Short problem: Please duplicate the lines below, beginning with the line that contains "In the scene depicted here, which of" and ending with the line that contains "18.2 metres", both included.

(Scene question records)
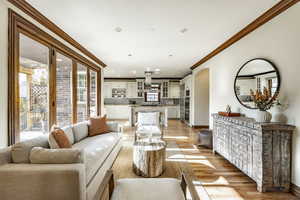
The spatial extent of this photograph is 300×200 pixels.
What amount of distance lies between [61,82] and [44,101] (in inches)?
25.8

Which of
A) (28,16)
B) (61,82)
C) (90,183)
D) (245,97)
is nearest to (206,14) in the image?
(245,97)

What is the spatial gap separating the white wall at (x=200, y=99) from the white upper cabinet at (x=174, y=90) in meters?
3.43

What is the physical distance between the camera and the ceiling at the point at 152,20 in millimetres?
2346

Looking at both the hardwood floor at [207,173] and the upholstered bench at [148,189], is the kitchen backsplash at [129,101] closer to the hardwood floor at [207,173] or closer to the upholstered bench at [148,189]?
the hardwood floor at [207,173]

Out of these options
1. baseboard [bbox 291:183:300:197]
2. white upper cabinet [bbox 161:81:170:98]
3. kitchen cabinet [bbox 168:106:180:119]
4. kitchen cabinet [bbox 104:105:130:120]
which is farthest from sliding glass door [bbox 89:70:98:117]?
kitchen cabinet [bbox 168:106:180:119]

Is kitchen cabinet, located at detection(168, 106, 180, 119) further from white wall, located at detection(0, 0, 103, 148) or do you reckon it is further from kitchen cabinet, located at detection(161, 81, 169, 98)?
white wall, located at detection(0, 0, 103, 148)

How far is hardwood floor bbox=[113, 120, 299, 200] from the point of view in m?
2.25

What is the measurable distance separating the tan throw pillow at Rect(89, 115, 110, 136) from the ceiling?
6.12 ft

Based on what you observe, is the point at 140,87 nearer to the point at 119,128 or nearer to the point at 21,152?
the point at 119,128

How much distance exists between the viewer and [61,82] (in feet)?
12.0

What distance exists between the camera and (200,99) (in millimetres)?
7043

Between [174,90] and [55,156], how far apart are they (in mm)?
9169

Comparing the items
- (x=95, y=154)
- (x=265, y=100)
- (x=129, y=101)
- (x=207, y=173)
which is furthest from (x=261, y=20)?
(x=129, y=101)

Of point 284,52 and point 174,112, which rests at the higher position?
point 284,52
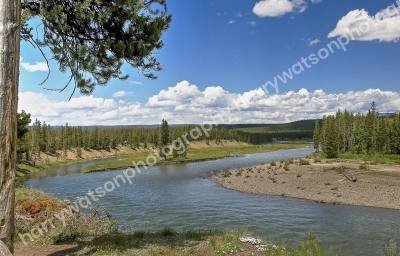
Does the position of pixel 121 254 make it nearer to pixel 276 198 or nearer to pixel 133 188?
pixel 276 198

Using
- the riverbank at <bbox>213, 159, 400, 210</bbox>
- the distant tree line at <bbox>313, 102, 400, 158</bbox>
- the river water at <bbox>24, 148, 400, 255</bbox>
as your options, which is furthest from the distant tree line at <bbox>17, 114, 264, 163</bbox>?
the distant tree line at <bbox>313, 102, 400, 158</bbox>

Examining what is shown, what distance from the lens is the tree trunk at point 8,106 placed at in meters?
5.69

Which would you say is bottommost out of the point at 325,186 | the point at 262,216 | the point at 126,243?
the point at 262,216

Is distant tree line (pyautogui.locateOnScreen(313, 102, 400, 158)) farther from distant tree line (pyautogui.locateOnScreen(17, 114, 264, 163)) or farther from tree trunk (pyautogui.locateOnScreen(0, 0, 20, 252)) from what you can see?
tree trunk (pyautogui.locateOnScreen(0, 0, 20, 252))

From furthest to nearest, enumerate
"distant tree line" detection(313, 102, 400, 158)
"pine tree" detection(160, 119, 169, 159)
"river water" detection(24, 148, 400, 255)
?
"pine tree" detection(160, 119, 169, 159), "distant tree line" detection(313, 102, 400, 158), "river water" detection(24, 148, 400, 255)

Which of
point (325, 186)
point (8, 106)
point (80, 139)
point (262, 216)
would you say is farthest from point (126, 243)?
point (80, 139)

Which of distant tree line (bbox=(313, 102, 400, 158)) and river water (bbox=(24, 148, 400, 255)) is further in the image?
distant tree line (bbox=(313, 102, 400, 158))

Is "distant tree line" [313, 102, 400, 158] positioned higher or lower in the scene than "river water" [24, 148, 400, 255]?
higher

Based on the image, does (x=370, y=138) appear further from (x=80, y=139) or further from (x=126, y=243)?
(x=80, y=139)

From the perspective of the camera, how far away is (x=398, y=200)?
27.1 meters

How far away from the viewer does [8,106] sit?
579cm

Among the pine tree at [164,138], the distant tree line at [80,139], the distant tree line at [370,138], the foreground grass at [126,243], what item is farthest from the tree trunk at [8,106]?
the pine tree at [164,138]

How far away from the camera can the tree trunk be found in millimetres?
5691

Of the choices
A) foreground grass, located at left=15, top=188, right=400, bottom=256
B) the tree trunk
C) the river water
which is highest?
the tree trunk
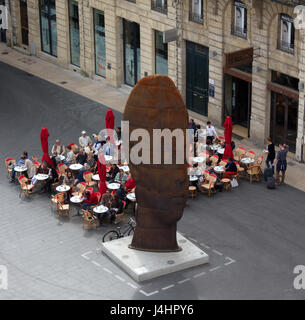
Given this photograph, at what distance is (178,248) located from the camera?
100ft

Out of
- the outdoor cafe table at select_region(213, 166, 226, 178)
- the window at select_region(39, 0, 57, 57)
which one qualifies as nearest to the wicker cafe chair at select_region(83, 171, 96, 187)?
the outdoor cafe table at select_region(213, 166, 226, 178)

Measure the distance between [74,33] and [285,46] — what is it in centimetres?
1702

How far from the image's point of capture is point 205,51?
140 feet

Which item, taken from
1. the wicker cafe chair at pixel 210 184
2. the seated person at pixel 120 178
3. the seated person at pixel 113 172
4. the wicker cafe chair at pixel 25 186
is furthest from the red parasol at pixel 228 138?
the wicker cafe chair at pixel 25 186

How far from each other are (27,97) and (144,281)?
71.6 ft

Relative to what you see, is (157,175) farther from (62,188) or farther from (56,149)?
(56,149)

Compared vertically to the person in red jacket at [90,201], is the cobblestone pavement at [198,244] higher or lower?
lower

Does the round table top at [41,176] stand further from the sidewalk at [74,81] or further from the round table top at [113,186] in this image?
the sidewalk at [74,81]

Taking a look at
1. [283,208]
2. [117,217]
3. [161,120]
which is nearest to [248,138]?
[283,208]

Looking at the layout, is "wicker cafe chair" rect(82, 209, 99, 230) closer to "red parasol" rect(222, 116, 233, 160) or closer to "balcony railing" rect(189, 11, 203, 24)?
"red parasol" rect(222, 116, 233, 160)

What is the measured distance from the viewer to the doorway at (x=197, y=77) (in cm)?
4306

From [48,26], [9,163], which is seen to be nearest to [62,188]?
[9,163]

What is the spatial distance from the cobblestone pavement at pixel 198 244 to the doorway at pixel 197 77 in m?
8.17

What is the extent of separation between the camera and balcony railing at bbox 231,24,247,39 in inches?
1583
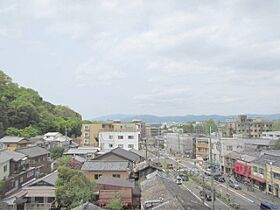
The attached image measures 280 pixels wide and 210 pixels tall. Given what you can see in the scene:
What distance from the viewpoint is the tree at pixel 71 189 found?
78.1 ft

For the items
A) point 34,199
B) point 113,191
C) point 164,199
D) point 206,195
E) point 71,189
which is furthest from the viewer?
point 206,195

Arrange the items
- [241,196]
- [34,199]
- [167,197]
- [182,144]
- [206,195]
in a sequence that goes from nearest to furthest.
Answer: [167,197] < [34,199] < [206,195] < [241,196] < [182,144]

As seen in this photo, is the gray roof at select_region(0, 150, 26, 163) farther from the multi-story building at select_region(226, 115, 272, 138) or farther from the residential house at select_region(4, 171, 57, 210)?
the multi-story building at select_region(226, 115, 272, 138)

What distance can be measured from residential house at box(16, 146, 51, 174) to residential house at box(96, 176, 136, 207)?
49.2ft

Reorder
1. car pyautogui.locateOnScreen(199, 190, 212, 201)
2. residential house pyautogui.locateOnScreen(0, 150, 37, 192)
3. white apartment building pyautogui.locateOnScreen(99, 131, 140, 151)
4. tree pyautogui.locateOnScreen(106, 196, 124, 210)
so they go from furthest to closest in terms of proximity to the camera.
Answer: white apartment building pyautogui.locateOnScreen(99, 131, 140, 151) < car pyautogui.locateOnScreen(199, 190, 212, 201) < residential house pyautogui.locateOnScreen(0, 150, 37, 192) < tree pyautogui.locateOnScreen(106, 196, 124, 210)

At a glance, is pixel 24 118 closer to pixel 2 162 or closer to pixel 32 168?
pixel 32 168

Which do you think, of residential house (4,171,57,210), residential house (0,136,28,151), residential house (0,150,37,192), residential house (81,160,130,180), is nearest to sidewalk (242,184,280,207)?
residential house (81,160,130,180)

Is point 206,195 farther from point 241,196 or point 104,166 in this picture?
point 104,166

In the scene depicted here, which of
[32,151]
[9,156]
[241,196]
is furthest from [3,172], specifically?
[241,196]

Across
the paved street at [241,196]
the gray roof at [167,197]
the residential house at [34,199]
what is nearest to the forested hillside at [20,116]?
the residential house at [34,199]

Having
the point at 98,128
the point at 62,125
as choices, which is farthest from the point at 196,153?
the point at 62,125

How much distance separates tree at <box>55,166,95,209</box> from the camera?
23812mm

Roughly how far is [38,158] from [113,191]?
18.2 metres

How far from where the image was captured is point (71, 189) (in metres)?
24.2
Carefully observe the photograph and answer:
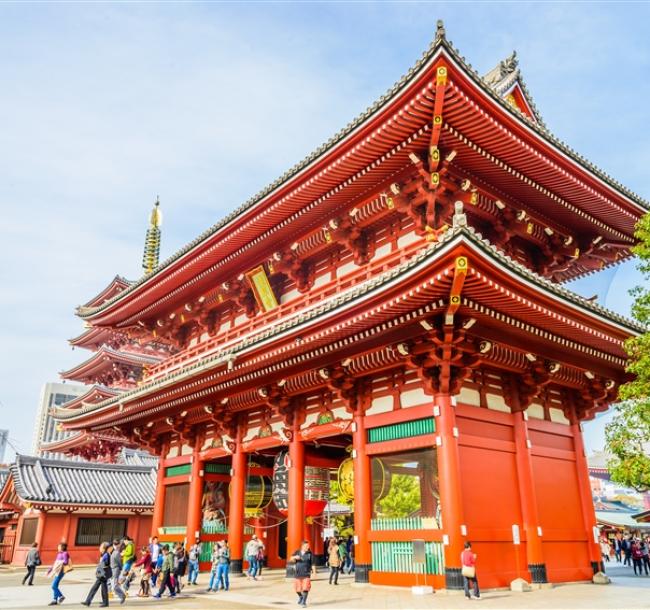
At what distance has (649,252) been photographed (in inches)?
519

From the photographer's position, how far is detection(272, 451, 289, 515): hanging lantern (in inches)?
744

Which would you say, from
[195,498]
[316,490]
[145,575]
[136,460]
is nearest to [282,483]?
[316,490]

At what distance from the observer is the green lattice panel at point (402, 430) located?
15.1 meters

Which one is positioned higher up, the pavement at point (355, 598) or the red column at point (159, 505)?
the red column at point (159, 505)

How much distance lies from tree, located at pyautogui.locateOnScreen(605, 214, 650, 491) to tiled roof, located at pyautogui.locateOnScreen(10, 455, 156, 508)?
28.9 meters

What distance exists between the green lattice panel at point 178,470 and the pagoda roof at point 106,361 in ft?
68.2

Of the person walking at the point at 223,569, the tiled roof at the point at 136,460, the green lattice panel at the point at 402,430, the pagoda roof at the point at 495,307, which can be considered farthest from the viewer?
the tiled roof at the point at 136,460

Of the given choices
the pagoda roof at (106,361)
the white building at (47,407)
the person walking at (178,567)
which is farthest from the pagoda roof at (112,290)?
the white building at (47,407)

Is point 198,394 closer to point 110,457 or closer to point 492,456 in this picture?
point 492,456

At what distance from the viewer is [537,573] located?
15070mm

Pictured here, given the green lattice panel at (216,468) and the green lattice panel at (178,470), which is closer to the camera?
the green lattice panel at (216,468)

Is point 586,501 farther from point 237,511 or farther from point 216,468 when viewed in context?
point 216,468

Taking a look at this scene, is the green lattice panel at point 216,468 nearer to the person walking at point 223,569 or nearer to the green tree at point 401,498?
the person walking at point 223,569

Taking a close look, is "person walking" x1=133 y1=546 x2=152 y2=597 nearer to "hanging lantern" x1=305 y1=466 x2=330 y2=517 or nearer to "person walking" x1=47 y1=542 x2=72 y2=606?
"person walking" x1=47 y1=542 x2=72 y2=606
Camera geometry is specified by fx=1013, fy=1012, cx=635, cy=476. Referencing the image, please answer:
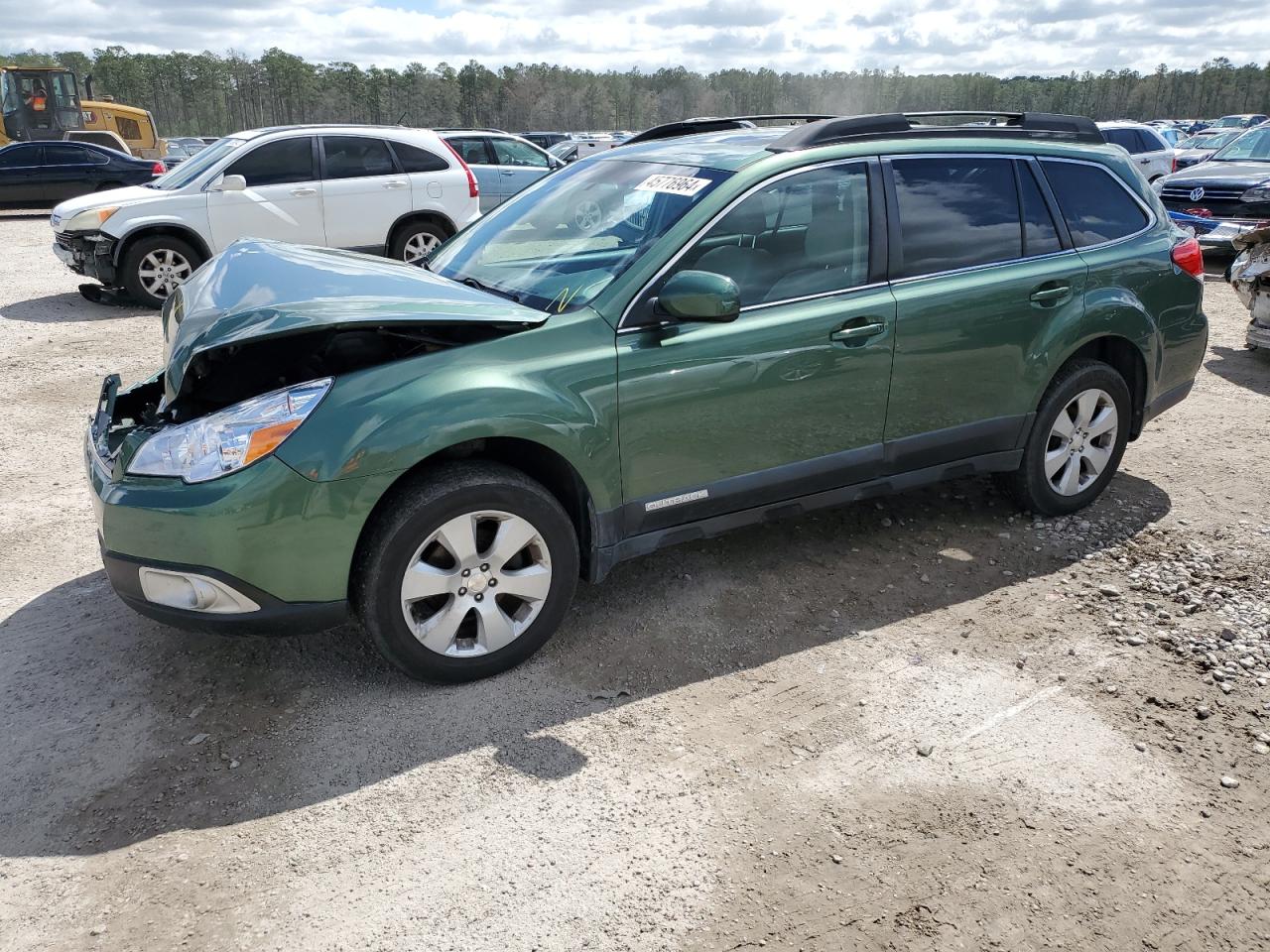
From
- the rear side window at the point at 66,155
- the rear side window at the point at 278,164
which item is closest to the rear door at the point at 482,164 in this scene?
the rear side window at the point at 278,164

Full solution:
In the scene depicted here, which of
[32,151]
[9,156]
[241,196]
is furthest from [3,172], specifically?
[241,196]

Across
the paved street at [241,196]
the gray roof at [167,197]
the residential house at [34,199]
what is nearest to the forested hillside at [20,116]?
the residential house at [34,199]

Having
the point at 98,128
the point at 62,125
as choices, which is farthest from the point at 196,153?
the point at 62,125

How much distance separates tree at <box>55,166,95,209</box> from the camera?
23812mm

Roughly how far is [38,158] from [113,191]?
18.2 metres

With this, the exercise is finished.